Science Fair Project Encyclopedia
Brownies (Girl Guides)
For additional meanings of the word Brownies see Brownie (disambiguation)
The group was started by Agnes Baden-Powell (Lord Baden-Powell's sister) in 1914. Originally the girls were called Rosebuds, but were renamed by Lord Baden-Powell. Their name comes from a story by Juliana Horatia Ewing, written in 1870. In the story two boys learn that children can be helpful Brownies or lazy boggarts.
Brownie packs are divided into groups called sixes. Each six has either the name of a fairy creature (Leprechauns, Pixies, Elf, Kelpie, Bwbacod, Ghillie-Dhu, Gnome, Imp, Sprite ) or a woodland animal (rabbit, hedgehog, fox, badger, mole, squirrel). One girl is in charge of the six - the Sixer. Another girl helps her - the Seconder.
Activities Brownies undertake vary between Packs. Most will play games, work towards badges, make things, cook, go on trips and holidays, etc.
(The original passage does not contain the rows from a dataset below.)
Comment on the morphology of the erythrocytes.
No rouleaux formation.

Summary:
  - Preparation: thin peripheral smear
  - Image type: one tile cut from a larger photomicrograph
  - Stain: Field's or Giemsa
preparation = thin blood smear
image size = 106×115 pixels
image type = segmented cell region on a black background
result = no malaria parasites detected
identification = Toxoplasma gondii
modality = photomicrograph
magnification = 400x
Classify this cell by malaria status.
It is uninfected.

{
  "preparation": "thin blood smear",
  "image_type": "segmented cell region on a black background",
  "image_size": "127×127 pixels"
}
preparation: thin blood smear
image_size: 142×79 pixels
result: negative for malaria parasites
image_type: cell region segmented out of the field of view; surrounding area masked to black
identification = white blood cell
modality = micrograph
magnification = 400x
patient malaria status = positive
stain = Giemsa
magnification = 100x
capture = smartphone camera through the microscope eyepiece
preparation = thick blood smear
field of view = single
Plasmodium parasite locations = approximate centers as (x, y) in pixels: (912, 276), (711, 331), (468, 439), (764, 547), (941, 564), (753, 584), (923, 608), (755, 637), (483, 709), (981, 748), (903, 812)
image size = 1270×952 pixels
Brownie uniforms are brown, yellow and blue. The girls can choose from a variety of different uniform items.
The Guiding movement in the United Kingdom remains popular - one third of all 8 year old girls in the UK are Brownies. Many Packs have long waiting lists and struggle to find enough adult volunteers to cope with demand.
"To be chucked out of the Brownies" is a punishment that has no fear or never takes place, a fake threat.
The above expressions are still used in British English.